Additionally, if you have annotated single cell data, pollock can also be used to train a new module based on the given cell types.

Modules

There are a variety of modules available for cell type classification. They can be found on the dinglab cluster at /diskmnt/Projects/Users/estorrs/pollock/modules.

To list available modules run

ls /diskmnt/Projects/Users/estorrs/pollock/modules

You can also create new modules with pollock (see below)

Python

module training tutorial on pbmc dataset

prediction with an existing module

module examination

R

There is an R library rpollock that comes installed with pollock that allows you to train a module and make predictions directly from R.

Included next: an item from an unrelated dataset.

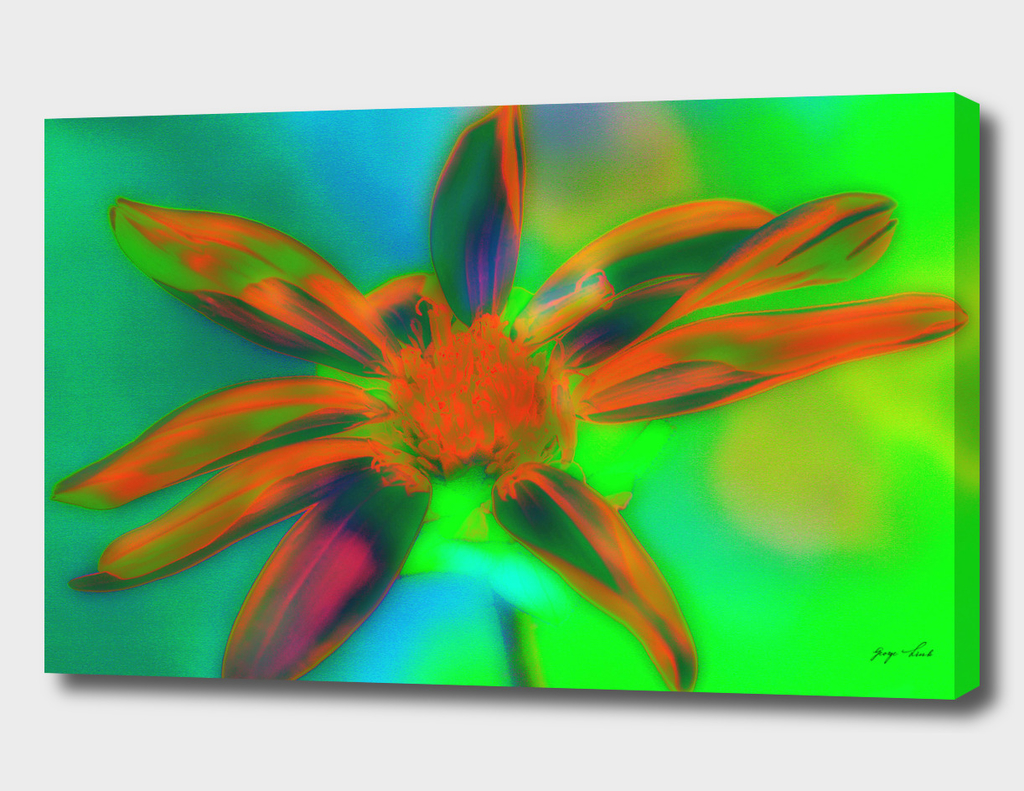 Digital Flower Painting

Note: rpollock is dependent on the R library reticulate, which will sometimes prompt for a python install location. If this occurs, run the below code to find out the location of your python installation. It will output <path/to/python/executable>

which python3

When running R you will need to have this line at the very start of your script (before your library imports)

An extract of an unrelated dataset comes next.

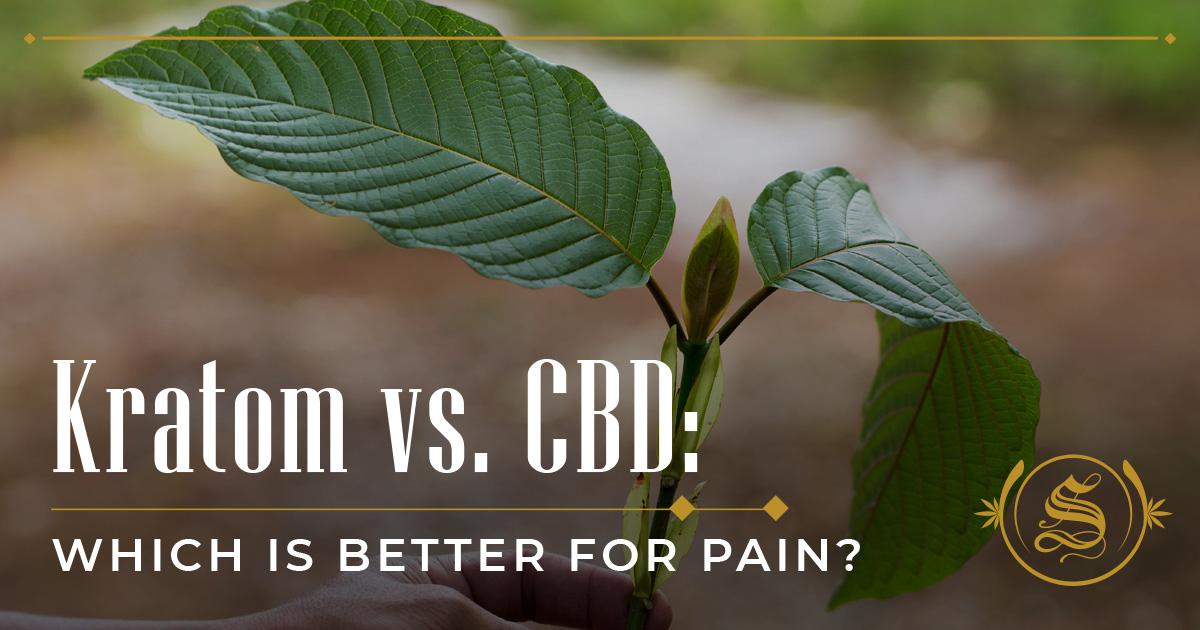 Kratom vs. CBD: Which Is Better for Pain?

reticulate::use_python("<path/to/python/executable>")

example usage of rpollock on pbmc3k

Command line tool

usage: pollock [-h] [--seurat-rds-filepath SEURAT_RDS_FILEPATH]
               [--scanpy-h5ad-filepath SCANPY_H5AD_FILEPATH]
               [--counts-10x-filepath COUNTS_10X_FILEPATH]
               [--min-genes-per-cell MIN_GENES_PER_CELL]
               [--output-type OUTPUT_TYPE] [--output-prefix OUTPUT_PREFIX]
               source_type module_filepath
Arguments

source_type

  • Input source type. Possible values are: from_seurat, from_10x, from_scanpy.

module_filepath

  • Filepath to module to use for classification. The location of the tumor/tissue module to use for classification. For beta, available modules are stored in katmai at /diskmnt/Projects/Users/estorrs/pollock/modules.
optional arguments

--seurat-rds-filepath SEURAT_RDS_FILEPATH

  • A saved Seurat RDS object to use for classification. Seurat experiment matrix must be raw expression counts (i.e. not normalized)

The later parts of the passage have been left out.